The answer is yes, the cron schedule supports having DAGs run in DST aware timezones.
But there are a number of caveats so I have to assume the maintainers of Airflow do not have this as a supported use case. Firstly the documentation, as of the time of writing, is explicitly wrong when it states:
Cron schedules
In case you set a cron schedule, Airflow assumes you will always want to run at the exact same time. It will then ignore day light savings time. Thus, if you have a schedule that says run at end of interval every day at 08:00 GMT+1 it will always run end of interval 08:00 GMT+1, regardless if day light savings time is in place.

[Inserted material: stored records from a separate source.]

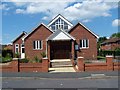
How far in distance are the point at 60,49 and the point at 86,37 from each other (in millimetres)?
4307

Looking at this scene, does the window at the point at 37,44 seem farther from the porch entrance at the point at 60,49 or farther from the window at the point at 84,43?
the window at the point at 84,43

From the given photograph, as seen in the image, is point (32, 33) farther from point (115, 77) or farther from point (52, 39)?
point (115, 77)

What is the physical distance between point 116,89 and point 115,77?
19.7 ft

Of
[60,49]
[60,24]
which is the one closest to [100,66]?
[60,49]

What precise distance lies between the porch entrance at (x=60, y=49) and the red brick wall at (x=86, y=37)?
1945mm

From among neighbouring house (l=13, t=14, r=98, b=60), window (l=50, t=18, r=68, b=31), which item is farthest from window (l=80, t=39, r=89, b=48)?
window (l=50, t=18, r=68, b=31)

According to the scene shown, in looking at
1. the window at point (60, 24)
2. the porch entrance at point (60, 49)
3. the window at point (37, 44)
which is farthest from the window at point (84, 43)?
the window at point (37, 44)

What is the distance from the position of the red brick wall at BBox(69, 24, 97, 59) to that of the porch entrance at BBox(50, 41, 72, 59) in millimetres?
1945

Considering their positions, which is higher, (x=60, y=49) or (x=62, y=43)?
(x=62, y=43)

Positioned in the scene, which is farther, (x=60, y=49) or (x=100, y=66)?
(x=60, y=49)

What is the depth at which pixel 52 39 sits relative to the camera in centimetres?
3516

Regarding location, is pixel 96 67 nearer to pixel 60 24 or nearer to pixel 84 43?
pixel 84 43

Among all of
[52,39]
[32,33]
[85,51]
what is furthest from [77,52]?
[32,33]

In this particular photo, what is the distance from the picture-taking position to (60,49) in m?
37.0
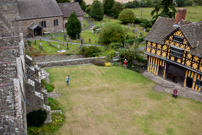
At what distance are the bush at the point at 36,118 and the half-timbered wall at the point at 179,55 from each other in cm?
1815

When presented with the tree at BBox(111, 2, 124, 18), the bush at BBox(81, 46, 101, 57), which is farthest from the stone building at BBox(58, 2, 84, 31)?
the bush at BBox(81, 46, 101, 57)

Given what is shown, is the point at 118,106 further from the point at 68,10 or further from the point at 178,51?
the point at 68,10

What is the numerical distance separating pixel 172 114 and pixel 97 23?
49.7m

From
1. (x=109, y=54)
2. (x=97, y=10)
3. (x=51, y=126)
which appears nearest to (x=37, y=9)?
(x=97, y=10)

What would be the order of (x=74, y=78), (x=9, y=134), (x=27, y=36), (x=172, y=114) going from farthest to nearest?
1. (x=27, y=36)
2. (x=74, y=78)
3. (x=172, y=114)
4. (x=9, y=134)

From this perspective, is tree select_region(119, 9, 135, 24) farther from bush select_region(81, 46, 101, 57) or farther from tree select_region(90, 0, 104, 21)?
bush select_region(81, 46, 101, 57)

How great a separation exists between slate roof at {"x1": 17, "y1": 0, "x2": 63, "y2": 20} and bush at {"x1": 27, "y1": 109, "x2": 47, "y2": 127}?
37128 mm

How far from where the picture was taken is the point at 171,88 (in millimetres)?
28250

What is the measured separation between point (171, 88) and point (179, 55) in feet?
14.4

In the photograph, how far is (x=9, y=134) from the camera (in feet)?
33.3

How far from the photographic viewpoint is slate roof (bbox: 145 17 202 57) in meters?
26.0

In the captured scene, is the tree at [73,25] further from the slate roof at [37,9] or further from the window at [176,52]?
the window at [176,52]

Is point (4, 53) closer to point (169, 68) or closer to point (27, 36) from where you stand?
point (169, 68)

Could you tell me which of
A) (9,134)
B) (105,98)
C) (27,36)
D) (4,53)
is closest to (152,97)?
(105,98)
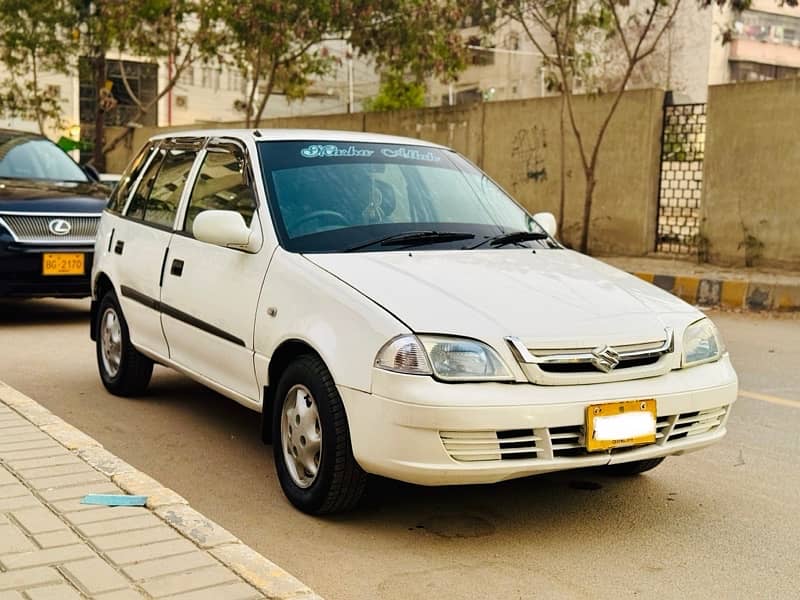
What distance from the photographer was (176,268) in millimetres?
5617

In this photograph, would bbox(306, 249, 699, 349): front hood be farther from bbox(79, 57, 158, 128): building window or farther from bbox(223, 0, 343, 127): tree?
bbox(79, 57, 158, 128): building window

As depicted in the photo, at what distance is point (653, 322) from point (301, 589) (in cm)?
179

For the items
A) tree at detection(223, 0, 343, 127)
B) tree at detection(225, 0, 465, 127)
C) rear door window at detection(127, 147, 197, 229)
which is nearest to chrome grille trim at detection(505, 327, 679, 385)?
rear door window at detection(127, 147, 197, 229)

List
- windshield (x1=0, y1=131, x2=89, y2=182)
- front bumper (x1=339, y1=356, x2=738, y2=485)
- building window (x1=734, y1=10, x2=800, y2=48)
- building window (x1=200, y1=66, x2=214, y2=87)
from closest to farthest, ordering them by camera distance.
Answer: front bumper (x1=339, y1=356, x2=738, y2=485), windshield (x1=0, y1=131, x2=89, y2=182), building window (x1=200, y1=66, x2=214, y2=87), building window (x1=734, y1=10, x2=800, y2=48)

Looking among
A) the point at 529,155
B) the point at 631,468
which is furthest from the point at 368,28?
the point at 631,468

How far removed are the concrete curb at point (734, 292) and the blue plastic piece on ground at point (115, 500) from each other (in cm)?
900

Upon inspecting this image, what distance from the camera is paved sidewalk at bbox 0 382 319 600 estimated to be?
3.25 metres

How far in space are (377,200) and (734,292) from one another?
780 centimetres

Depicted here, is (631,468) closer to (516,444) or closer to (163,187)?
(516,444)

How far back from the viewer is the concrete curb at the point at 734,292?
1156 centimetres

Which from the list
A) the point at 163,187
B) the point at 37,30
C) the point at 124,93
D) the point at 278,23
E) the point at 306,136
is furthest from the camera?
the point at 124,93

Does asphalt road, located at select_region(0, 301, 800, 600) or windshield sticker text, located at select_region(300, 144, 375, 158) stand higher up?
windshield sticker text, located at select_region(300, 144, 375, 158)

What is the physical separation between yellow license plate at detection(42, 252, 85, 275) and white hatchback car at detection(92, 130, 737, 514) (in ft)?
11.8

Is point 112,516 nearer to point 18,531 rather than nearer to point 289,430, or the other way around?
point 18,531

I've written this somewhat hacky code which let's you see how a schedule will work without the need for a running Airflow instance (be careful you have Penulum 1.x installed and using the correct documentation if you run or edit this code):
import pendulum
from airflow import DAG
from datetime import timedelta
# Set-up DAG
test_dag = DAG(
dag_id='foo',
start_date=pendulum.datetime(year=2019, month=4, day=4, tz='Pacific/Auckland'),
schedule_interval='00 03 * * *',
catchup=False
)
# Check initial schedule
execution_date = test_dag.start_date
for _ in range(7):
next_execution_date = test_dag.following_schedule(execution_date)
if next_execution_date <= execution_date:
execution_date = test_dag.following_schedule(execution_date + timedelta(hours=2))
else:
execution_date = next_execution_date
print('Execution Date:', execution_date)
This gives us a 7 day period over which New Zealand experiences DST:
Execution Date: 2019-04-03 14:00:00+00:00
Execution Date: 2019-04-04 14:00:00+00:00
Execution Date: 2019-04-05 14:00:00+00:00
Execution Date: 2019-04-06 14:00:00+00:00
Execution Date: 2019-04-07 15:00:00+00:00
Execution Date: 2019-04-08 15:00:00+00:00
Execution Date: 2019-04-09 15:00:00+00:00
As we can see DST is observed using the cron schedule, further if you edit my code to remove the cron schedule you can see that DST is not observed.
But be warned, even with the cron schedule observing DST you may still have an out by 1 day error and on the day of the DST change because Airflow is providing the previous date and not the current date (e.g. Sunday on the Calendar but in Airflow the execution date is Saturday). It doesn't look to me like this is accounted for in the follow_schedule
logic.
Finally as @dlamblin points out the variables that Airflow provides to the jobs, either via templated strings or provide_context=True
for Python callables will be the wrong if the local execution date for the DAG is not the same as the UTC execution date. This can be observed in TaskInstance.get_template_context which uses self.execution_date
without modifying it to be in local time. And we can see in TaskInstance.__init__ that self.execution_date
is converted to UTC.
The way I handle this is to derive a variable I call local_cal_date
by doing what @dlamblin suggests and using the convert
method from Pendulum. Edit this code to fit your specific needs (I actually use it in a wrapper around all my Python callables so that they all receive local_cal_date
):
import datetime
def foo(*args, dag, execution_date, **kwargs):
# Derive local execution datetime from dag and execution_date that
# airflow passes to python callables where provide_context is set to True
airflow_timezone = dag.timezone
local_execution_datetime = airflow_timezone.convert(execution_date)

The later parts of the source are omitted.